Cytoplasmic calcium transients due to single action potentials and voltage-clamp depolarizations in mouse pancreatic B-cells.

Changes in the cytoplasmic free calcium concentration ([Ca2+]i) in pancreatic B-cells play an important role in the regulation of insulin secretion. We have recorded [Ca2+]i transients evoked by single action potentials and voltage-clamp Ca2+ currents in isolated B-cells by the combination of dual wavelength emission spectrofluorimetry and the patch-clamp technique. A 500-1000 ms depolarization of the B-cell from -70 to -10 mV evoked a transient rise in [Ca2+]i from a resting value of approximately 100 nM to a peak concentration of 550 nM. Similar [Ca2+]i changes were associated with individual action potentials. The depolarization-induced [Ca2+]i transients were abolished by application of nifedipine, a blocker of L-type Ca2+ channels, indicating their dependence on influx of extracellular Ca2+. Following the voltage-clamp step, [Ca2+]i decayed with a time constant of approximately 2.5 s and summation of [Ca2+]i occurred whenever depolarizations were applied with an interval of less than 2 s.

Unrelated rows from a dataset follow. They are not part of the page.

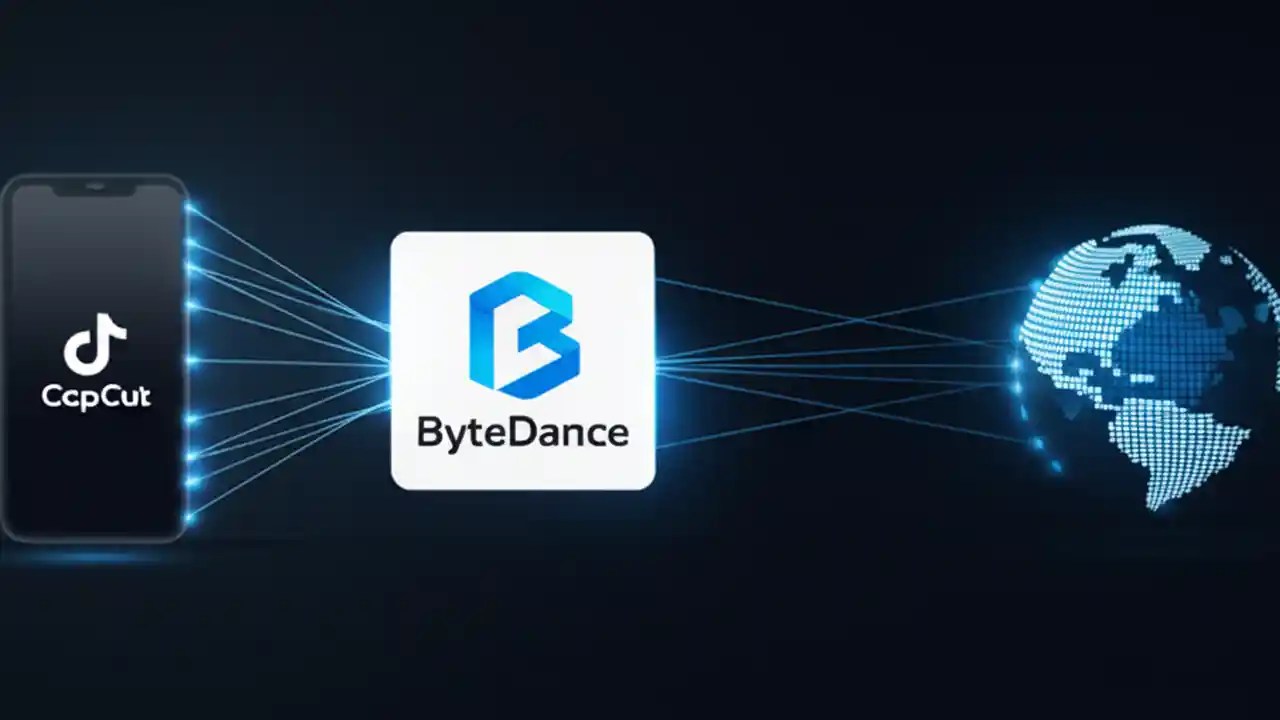 CcpCut

ByteDance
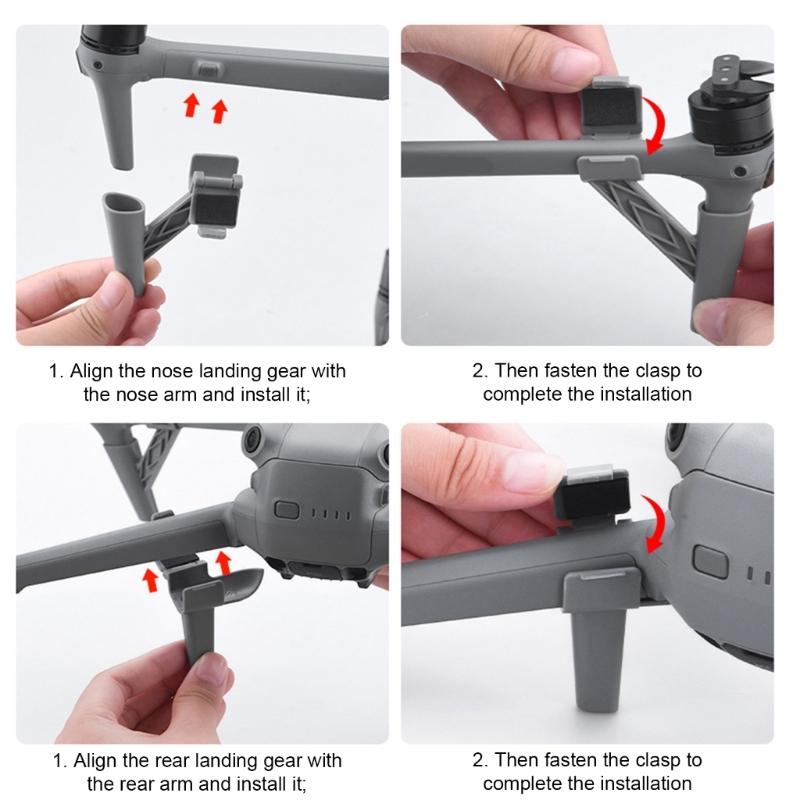 1. Align the nose landing gear with the nose arm and install it;

2. Then fasten the clasp to complete the installation

1. Align the rear landing gear with the rear arm and install it;

2. Then fasten the clasp to complete the installation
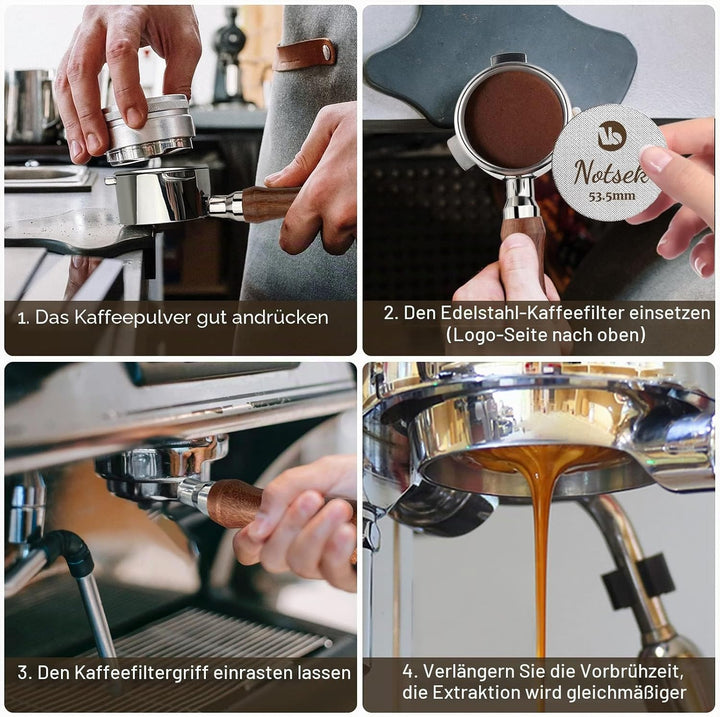 1. Das Kaffeepulver gut andrücken

Notsek
53.5mm

2. Den Edelstahl-Kaffeefilter einsetzen (Logo-Seite nach oben)

3. Den Kaffeefiltergriff einrasten lassen

4. Verlängern Sie die Vorbrühzeit, die Extraktion wird gleichmäßiger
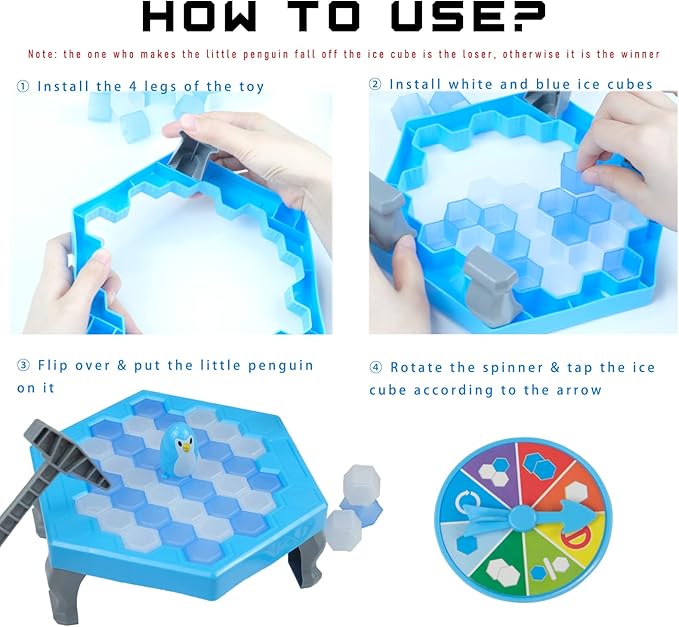 HOW TO USE?

Note: the one who makes the little penguin fall off the ice cube is the loser, otherwise it is the winner

① Install the 4 legs of the toy

② Install white and blue ice cubes

③ Flip over & put the little penguin on it

④ Rotate the spinner & tap the ice cube according to the arrow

The importance of the Na(+)-Ca2+ exchange for B-cell [Ca2+]i maintenance was evidenced by the demonstration that basal [Ca2+]i rose to 200 nM and the magnitude of the depolarization-evoked [Ca2+]i transients was markedly increased after omission of extracellular Na+. However, the rate by which [Ca2+]i returned to basal was not affected, suggesting the existence of additional [Ca2+]i buffering processes.